Yang Harus Dikerjakan: Berapa luas teritorial Kazakhstan menurut teks bacaan tentang hubungan Indonesia dan Kazakhstan?

Teks Bacaan:
# # # # #

Kazakhstan menjadi negara yang penting bagi Indonesia. Letaknya di jantung Asia, menghubungkan Asia dengan Eropa, potensi ekonominya juga menggiurkan untuk dilirik.
Oleh
MAHDI MUHAMMAD
·4 menit baca
Tak lama setelah Kazakhstan mengumumkan kemerdekaan dari Uni Soviet tahun 1991, Pemerintah Indonesia mengakui kedaulatannya sebagai negara. Keputusan itu telah memberi tempat bagi Indonesia dalam kebijakan luar negeri Kazakhstan, negara besar di kawasan Asia Tengah. Sejak 1995, kedua kepala negara silih berganti saling mengunjungi.
Dimulai dari mantan Presiden Soeharto berkunjung ke Almaty, ibu kota pertama Kazakhstan pada April 1995, langsung dibalas dengan kunjungan Presiden Nursultan Nazarbayev pada Juni tahun yang sama ke Indonesia. Tahun 2012, Nazarbayev berkunjung kembali ke Jakarta dan dibalas dengan kunjungan mantan Presiden Susilo Bambang Yudhoyono tahun berikutnya. Mantan Wakil Presiden Jusuf Kalla juga pernah berkunjung ke Astana tahun 2017 dan dibalas dengan kunjungan Pimpinan Parlemen Kazakshtan Kassym Jokayev pada tahun yang sama.
Duta Besar RI untuk Kazakhstan dan Tajikistan Fadjroel Rahman, saat wawancara dengan Kompas, Kamis (30/6/2022), mengatakan, dalam kebijakan luar negeri Indonesia, Kazakhstan menjadi sangat penting karena selain posisinya sentral di wilayah Asia Tengah, juga karena potensi ekonominya.
Dalam pandangan Fadjroel, Kazakhstan memiliki posisi geografis yang unik dan strategis di kawasan, terutama karena negara ini menjadi ”penghubung” Asia dengan Eropa. Posisi itu memberikan banyak keuntungan dari segi politik juga ekonomi. Luas teritorial Kazakhstan yang hampir 2,7 juta kilometer persegi membuatnya menjadi negara terbesar ke-9 di dunia, menjadikan negara ini dipandang membutuhkan ”kawan” untuk berkembang.

# # # # #

Data:
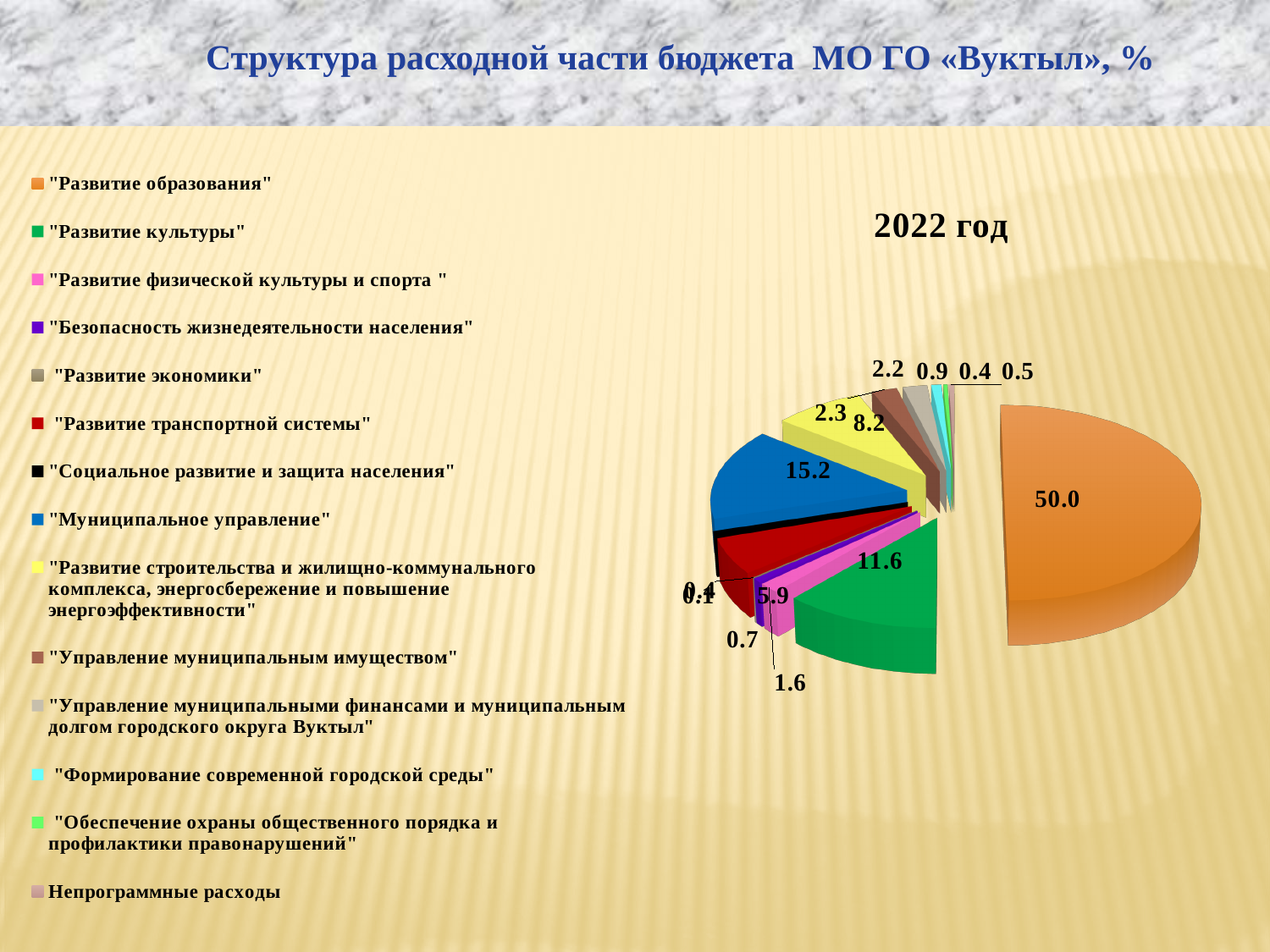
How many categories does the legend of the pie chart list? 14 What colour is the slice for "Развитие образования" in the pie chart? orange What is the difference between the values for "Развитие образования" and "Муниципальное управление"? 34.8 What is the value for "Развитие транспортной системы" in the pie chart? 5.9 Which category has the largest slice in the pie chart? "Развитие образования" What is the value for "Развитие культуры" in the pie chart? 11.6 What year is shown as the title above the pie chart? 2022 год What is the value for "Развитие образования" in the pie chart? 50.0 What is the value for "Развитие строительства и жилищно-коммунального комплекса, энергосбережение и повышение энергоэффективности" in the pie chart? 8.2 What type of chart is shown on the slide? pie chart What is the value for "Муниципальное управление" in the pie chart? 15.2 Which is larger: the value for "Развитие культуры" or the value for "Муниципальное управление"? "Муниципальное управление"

# # # # #

Hasil Tugas: Hampir 2,7 juta kilometer persegi.